Another myth is that wealth management advisors only interact with their clients on a short-term, transactional basis. Merrill Lynch's advisors’ relationships with clients, Krawcheck said, “have endured, on average, 13 years, and one in four client relationships is 20-plus years in duration.”

It’s also untrue that pricing pressures in the wealth management business are “crushing,” Krawcheck said. “The ROA for Merrill Lynch has been flat for the past 15 years; that’s right, flat. In fact, Merrill Lynch and the historic brokerage industry have moved from being brokers to investment managers to wealth managers in a way that, by their continuing to add value, has fully offset any inherent pricing pressure–let me say that again: that has fully offset any inherent pricing pressure.”

While investment performance matters to clients, Krawcheck said, feedback that BofA-Merrill Lynch received on its recent “listening tour,” revealed that “solving problems, not delivering some number of basis points above the index, matters most of all” to clients.
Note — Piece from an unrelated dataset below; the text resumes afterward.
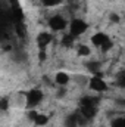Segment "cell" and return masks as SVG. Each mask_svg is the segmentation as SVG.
Listing matches in <instances>:
<instances>
[{"instance_id":"obj_1","label":"cell","mask_w":125,"mask_h":127,"mask_svg":"<svg viewBox=\"0 0 125 127\" xmlns=\"http://www.w3.org/2000/svg\"><path fill=\"white\" fill-rule=\"evenodd\" d=\"M43 90L41 89H30L27 93H25V103H27V108L28 109H35L41 102H43Z\"/></svg>"},{"instance_id":"obj_2","label":"cell","mask_w":125,"mask_h":127,"mask_svg":"<svg viewBox=\"0 0 125 127\" xmlns=\"http://www.w3.org/2000/svg\"><path fill=\"white\" fill-rule=\"evenodd\" d=\"M88 87L94 90V92H97V93H103V92H106L107 89H109V86H107V83L103 80V77H102V72H97V74H93L91 77H90V80H88Z\"/></svg>"},{"instance_id":"obj_3","label":"cell","mask_w":125,"mask_h":127,"mask_svg":"<svg viewBox=\"0 0 125 127\" xmlns=\"http://www.w3.org/2000/svg\"><path fill=\"white\" fill-rule=\"evenodd\" d=\"M87 30H88V24H87L84 19H81V18H75V19H72L71 24H69V34H72L74 37L83 35Z\"/></svg>"},{"instance_id":"obj_4","label":"cell","mask_w":125,"mask_h":127,"mask_svg":"<svg viewBox=\"0 0 125 127\" xmlns=\"http://www.w3.org/2000/svg\"><path fill=\"white\" fill-rule=\"evenodd\" d=\"M66 27H68V22H66V19L63 16H61V15H55V16H52L49 19V28L53 32L63 31Z\"/></svg>"},{"instance_id":"obj_5","label":"cell","mask_w":125,"mask_h":127,"mask_svg":"<svg viewBox=\"0 0 125 127\" xmlns=\"http://www.w3.org/2000/svg\"><path fill=\"white\" fill-rule=\"evenodd\" d=\"M52 41H53V34H52V32H47V31H41L37 35V38H35V43H37V46H38V50L47 49V46H49Z\"/></svg>"},{"instance_id":"obj_6","label":"cell","mask_w":125,"mask_h":127,"mask_svg":"<svg viewBox=\"0 0 125 127\" xmlns=\"http://www.w3.org/2000/svg\"><path fill=\"white\" fill-rule=\"evenodd\" d=\"M107 38H109L107 34H104V32H102V31H97L91 35V44H93L94 47H99V49H100L102 44H103Z\"/></svg>"},{"instance_id":"obj_7","label":"cell","mask_w":125,"mask_h":127,"mask_svg":"<svg viewBox=\"0 0 125 127\" xmlns=\"http://www.w3.org/2000/svg\"><path fill=\"white\" fill-rule=\"evenodd\" d=\"M69 80H71V77H69V74H66L65 71H59V72L55 74V83H56L58 86H66V84L69 83Z\"/></svg>"},{"instance_id":"obj_8","label":"cell","mask_w":125,"mask_h":127,"mask_svg":"<svg viewBox=\"0 0 125 127\" xmlns=\"http://www.w3.org/2000/svg\"><path fill=\"white\" fill-rule=\"evenodd\" d=\"M80 112L88 118V120H93L94 117L97 115V106H80Z\"/></svg>"},{"instance_id":"obj_9","label":"cell","mask_w":125,"mask_h":127,"mask_svg":"<svg viewBox=\"0 0 125 127\" xmlns=\"http://www.w3.org/2000/svg\"><path fill=\"white\" fill-rule=\"evenodd\" d=\"M99 103V97L94 96H84L80 99V106H97Z\"/></svg>"},{"instance_id":"obj_10","label":"cell","mask_w":125,"mask_h":127,"mask_svg":"<svg viewBox=\"0 0 125 127\" xmlns=\"http://www.w3.org/2000/svg\"><path fill=\"white\" fill-rule=\"evenodd\" d=\"M35 126H38V127H43V126H46L47 123H49V115H46V114H41V112H38L37 114V117L34 118V121H32Z\"/></svg>"},{"instance_id":"obj_11","label":"cell","mask_w":125,"mask_h":127,"mask_svg":"<svg viewBox=\"0 0 125 127\" xmlns=\"http://www.w3.org/2000/svg\"><path fill=\"white\" fill-rule=\"evenodd\" d=\"M74 41H75V37L72 35V34H65L62 37V40H61V43H62L63 47H66V49H71L72 46H74Z\"/></svg>"},{"instance_id":"obj_12","label":"cell","mask_w":125,"mask_h":127,"mask_svg":"<svg viewBox=\"0 0 125 127\" xmlns=\"http://www.w3.org/2000/svg\"><path fill=\"white\" fill-rule=\"evenodd\" d=\"M63 126L65 127H80L78 126V121H77V115H75V114L66 115V118H65V121H63Z\"/></svg>"},{"instance_id":"obj_13","label":"cell","mask_w":125,"mask_h":127,"mask_svg":"<svg viewBox=\"0 0 125 127\" xmlns=\"http://www.w3.org/2000/svg\"><path fill=\"white\" fill-rule=\"evenodd\" d=\"M77 55L81 56V58H87V56L91 55V49H90L88 46H85V44H81V46H78V49H77Z\"/></svg>"},{"instance_id":"obj_14","label":"cell","mask_w":125,"mask_h":127,"mask_svg":"<svg viewBox=\"0 0 125 127\" xmlns=\"http://www.w3.org/2000/svg\"><path fill=\"white\" fill-rule=\"evenodd\" d=\"M85 68L91 72V74H97L100 72V62H96V61H90V62L85 64Z\"/></svg>"},{"instance_id":"obj_15","label":"cell","mask_w":125,"mask_h":127,"mask_svg":"<svg viewBox=\"0 0 125 127\" xmlns=\"http://www.w3.org/2000/svg\"><path fill=\"white\" fill-rule=\"evenodd\" d=\"M75 115H77V121H78V126H80V127H85L88 123H90V120H88V118H85V117L80 112V109L75 112Z\"/></svg>"},{"instance_id":"obj_16","label":"cell","mask_w":125,"mask_h":127,"mask_svg":"<svg viewBox=\"0 0 125 127\" xmlns=\"http://www.w3.org/2000/svg\"><path fill=\"white\" fill-rule=\"evenodd\" d=\"M63 0H41V4L46 6V7H55V6H59Z\"/></svg>"},{"instance_id":"obj_17","label":"cell","mask_w":125,"mask_h":127,"mask_svg":"<svg viewBox=\"0 0 125 127\" xmlns=\"http://www.w3.org/2000/svg\"><path fill=\"white\" fill-rule=\"evenodd\" d=\"M112 47H113V41H112V40H110V37H109V38H107V40H106V41L102 44L100 50H102V52H109Z\"/></svg>"},{"instance_id":"obj_18","label":"cell","mask_w":125,"mask_h":127,"mask_svg":"<svg viewBox=\"0 0 125 127\" xmlns=\"http://www.w3.org/2000/svg\"><path fill=\"white\" fill-rule=\"evenodd\" d=\"M110 127H124V117L113 118V120L110 121Z\"/></svg>"},{"instance_id":"obj_19","label":"cell","mask_w":125,"mask_h":127,"mask_svg":"<svg viewBox=\"0 0 125 127\" xmlns=\"http://www.w3.org/2000/svg\"><path fill=\"white\" fill-rule=\"evenodd\" d=\"M7 105H9V99L7 97H1L0 99V109L1 111H7Z\"/></svg>"},{"instance_id":"obj_20","label":"cell","mask_w":125,"mask_h":127,"mask_svg":"<svg viewBox=\"0 0 125 127\" xmlns=\"http://www.w3.org/2000/svg\"><path fill=\"white\" fill-rule=\"evenodd\" d=\"M116 83H118V86H119L121 89H125V74H121V75L118 77Z\"/></svg>"},{"instance_id":"obj_21","label":"cell","mask_w":125,"mask_h":127,"mask_svg":"<svg viewBox=\"0 0 125 127\" xmlns=\"http://www.w3.org/2000/svg\"><path fill=\"white\" fill-rule=\"evenodd\" d=\"M47 49H44V50H38V59H40V62H44L46 59H47V52H46Z\"/></svg>"},{"instance_id":"obj_22","label":"cell","mask_w":125,"mask_h":127,"mask_svg":"<svg viewBox=\"0 0 125 127\" xmlns=\"http://www.w3.org/2000/svg\"><path fill=\"white\" fill-rule=\"evenodd\" d=\"M109 19H110V22H115V24H118V22L121 21V18H119L118 13H110V15H109Z\"/></svg>"},{"instance_id":"obj_23","label":"cell","mask_w":125,"mask_h":127,"mask_svg":"<svg viewBox=\"0 0 125 127\" xmlns=\"http://www.w3.org/2000/svg\"><path fill=\"white\" fill-rule=\"evenodd\" d=\"M65 93H66V89H65V86H61V87H59V90H58V93H56V96H58L59 99H62L63 96H65Z\"/></svg>"},{"instance_id":"obj_24","label":"cell","mask_w":125,"mask_h":127,"mask_svg":"<svg viewBox=\"0 0 125 127\" xmlns=\"http://www.w3.org/2000/svg\"><path fill=\"white\" fill-rule=\"evenodd\" d=\"M37 114H38V112H37V111H34V109H31V111H30V112H28V118H30V120H31V121H34V118H35V117H37Z\"/></svg>"},{"instance_id":"obj_25","label":"cell","mask_w":125,"mask_h":127,"mask_svg":"<svg viewBox=\"0 0 125 127\" xmlns=\"http://www.w3.org/2000/svg\"><path fill=\"white\" fill-rule=\"evenodd\" d=\"M115 102H116V105H121V106H125V99H116Z\"/></svg>"},{"instance_id":"obj_26","label":"cell","mask_w":125,"mask_h":127,"mask_svg":"<svg viewBox=\"0 0 125 127\" xmlns=\"http://www.w3.org/2000/svg\"><path fill=\"white\" fill-rule=\"evenodd\" d=\"M124 127H125V117H124Z\"/></svg>"},{"instance_id":"obj_27","label":"cell","mask_w":125,"mask_h":127,"mask_svg":"<svg viewBox=\"0 0 125 127\" xmlns=\"http://www.w3.org/2000/svg\"><path fill=\"white\" fill-rule=\"evenodd\" d=\"M100 127H106V126H100Z\"/></svg>"}]
</instances>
Investment performance ranked “about 7th” on the list of things that are important to clients about their relationship with their advisor.  

Younger investors are not more risk tolerant than their elders, according to Krawcheck. “The age cohort 25 to 35–which has really only known sideways to down markets in their investing lifetimes–are almost as risk averse as the pre-retirement investors,” Krawcheck said.
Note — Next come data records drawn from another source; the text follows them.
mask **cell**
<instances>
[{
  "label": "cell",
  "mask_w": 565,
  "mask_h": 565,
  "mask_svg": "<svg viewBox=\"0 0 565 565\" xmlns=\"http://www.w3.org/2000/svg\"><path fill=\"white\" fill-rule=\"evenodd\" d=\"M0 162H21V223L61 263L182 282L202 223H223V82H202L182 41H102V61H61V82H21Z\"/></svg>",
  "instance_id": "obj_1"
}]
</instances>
The Realities Facing Wealth Management

After attempting to bust the myths about wealth management, Krawcheck said that the wealth management industry must be ready to tackle the “realities” it faces.

Reality Number One: “Tomorrow’s client will look very different, and the industry is not prepared.” There is an “increasing disparity–in fact, a quite glaring disparity–between current and prospective clients and the advisors who serve them,” she said.
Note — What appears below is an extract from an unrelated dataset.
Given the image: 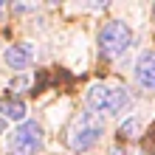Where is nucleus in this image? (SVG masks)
<instances>
[{"label":"nucleus","instance_id":"nucleus-1","mask_svg":"<svg viewBox=\"0 0 155 155\" xmlns=\"http://www.w3.org/2000/svg\"><path fill=\"white\" fill-rule=\"evenodd\" d=\"M85 99L90 110H96V116H118L133 104V96L116 85H90Z\"/></svg>","mask_w":155,"mask_h":155},{"label":"nucleus","instance_id":"nucleus-2","mask_svg":"<svg viewBox=\"0 0 155 155\" xmlns=\"http://www.w3.org/2000/svg\"><path fill=\"white\" fill-rule=\"evenodd\" d=\"M102 135H104V118L102 116L79 113L74 118V124H71V130H68V147L74 152H87L99 144Z\"/></svg>","mask_w":155,"mask_h":155},{"label":"nucleus","instance_id":"nucleus-3","mask_svg":"<svg viewBox=\"0 0 155 155\" xmlns=\"http://www.w3.org/2000/svg\"><path fill=\"white\" fill-rule=\"evenodd\" d=\"M133 45V28L121 20L107 23L102 31H99V51L104 54L107 59H116Z\"/></svg>","mask_w":155,"mask_h":155},{"label":"nucleus","instance_id":"nucleus-4","mask_svg":"<svg viewBox=\"0 0 155 155\" xmlns=\"http://www.w3.org/2000/svg\"><path fill=\"white\" fill-rule=\"evenodd\" d=\"M42 147V127L37 121H23L8 135V152L12 155H34Z\"/></svg>","mask_w":155,"mask_h":155},{"label":"nucleus","instance_id":"nucleus-5","mask_svg":"<svg viewBox=\"0 0 155 155\" xmlns=\"http://www.w3.org/2000/svg\"><path fill=\"white\" fill-rule=\"evenodd\" d=\"M135 79L141 87L155 90V51H141V57L135 59Z\"/></svg>","mask_w":155,"mask_h":155},{"label":"nucleus","instance_id":"nucleus-6","mask_svg":"<svg viewBox=\"0 0 155 155\" xmlns=\"http://www.w3.org/2000/svg\"><path fill=\"white\" fill-rule=\"evenodd\" d=\"M3 59H6V65L8 68H14V71H25L31 65V59H34V51H31V45H8L6 54H3Z\"/></svg>","mask_w":155,"mask_h":155},{"label":"nucleus","instance_id":"nucleus-7","mask_svg":"<svg viewBox=\"0 0 155 155\" xmlns=\"http://www.w3.org/2000/svg\"><path fill=\"white\" fill-rule=\"evenodd\" d=\"M25 113H28V107H25V102H20V99H3L0 102V116L6 118V121H25Z\"/></svg>","mask_w":155,"mask_h":155},{"label":"nucleus","instance_id":"nucleus-8","mask_svg":"<svg viewBox=\"0 0 155 155\" xmlns=\"http://www.w3.org/2000/svg\"><path fill=\"white\" fill-rule=\"evenodd\" d=\"M138 130H141V121H138V118H130V121L121 124V133H124V135H135Z\"/></svg>","mask_w":155,"mask_h":155},{"label":"nucleus","instance_id":"nucleus-9","mask_svg":"<svg viewBox=\"0 0 155 155\" xmlns=\"http://www.w3.org/2000/svg\"><path fill=\"white\" fill-rule=\"evenodd\" d=\"M25 87V85H28V76H20V79H12V87Z\"/></svg>","mask_w":155,"mask_h":155},{"label":"nucleus","instance_id":"nucleus-10","mask_svg":"<svg viewBox=\"0 0 155 155\" xmlns=\"http://www.w3.org/2000/svg\"><path fill=\"white\" fill-rule=\"evenodd\" d=\"M3 12H6V6H3V3H0V14H3Z\"/></svg>","mask_w":155,"mask_h":155},{"label":"nucleus","instance_id":"nucleus-11","mask_svg":"<svg viewBox=\"0 0 155 155\" xmlns=\"http://www.w3.org/2000/svg\"><path fill=\"white\" fill-rule=\"evenodd\" d=\"M113 155H118V150H113Z\"/></svg>","mask_w":155,"mask_h":155},{"label":"nucleus","instance_id":"nucleus-12","mask_svg":"<svg viewBox=\"0 0 155 155\" xmlns=\"http://www.w3.org/2000/svg\"><path fill=\"white\" fill-rule=\"evenodd\" d=\"M0 130H3V121H0Z\"/></svg>","mask_w":155,"mask_h":155}]
</instances>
While more than eight of 10 advisors today are male, and their average client is a 63-year-old white man, Krawcheck continued, “many people are surprised to learn that women hold more than half the nation’s wealth, comprise more than half of the workforce, are increasingly entrepreneurial, and women are also outliving men by an average of five to seven years.”

Women, she said, “tell us they do not feel well-served by the wealth management industry, and that the relationship with the advisor is typically with the husband, which is why, when the husband dies, and the assets go to the wife, the typical advisor keeps those assets only 46% of the time.”

Reality Number Two: Performance is important, but safety and a real financial plan matter most.

“This may change somewhat as markets (we hope) continue to do well, but clients today tell us that they are far more concerned with preserving capital and avoiding losses, rather than maximizing returns,” Krawcheck said.

Reality Number Three: Trust–in an advisor, an organization, and the markets–is paramount.

“Investors have told us that their confidence was shaken not only by the market downturn and by the large losses in their portfolios, but also by the failure of major financial institutions, by the executive bonuses, and by the fallout from the Bernie Madoff scandal,” Krawcheck said. “Despite all of that, and contrary to public perception, clients continue to trust their advisors. They’ve been to the depths and endured and survived the worst together, and today their bonds appear to be stronger than ever.”

Krawcheck also noted BofA Merrill Lynch’s support of a fiduciary standard of care for clients. “The differences between financial advisors at brokerage firms and registered investment advisers (RIAs) is confusing for investors,” she said, “and thanks to years of negative advertising about which service model is superior, more muddy than ever before.” Getting a universal fiduciary duty “right is one of the most important things we can do as we seek to strengthen our capital markets and earn back the trust of a wary investing public.”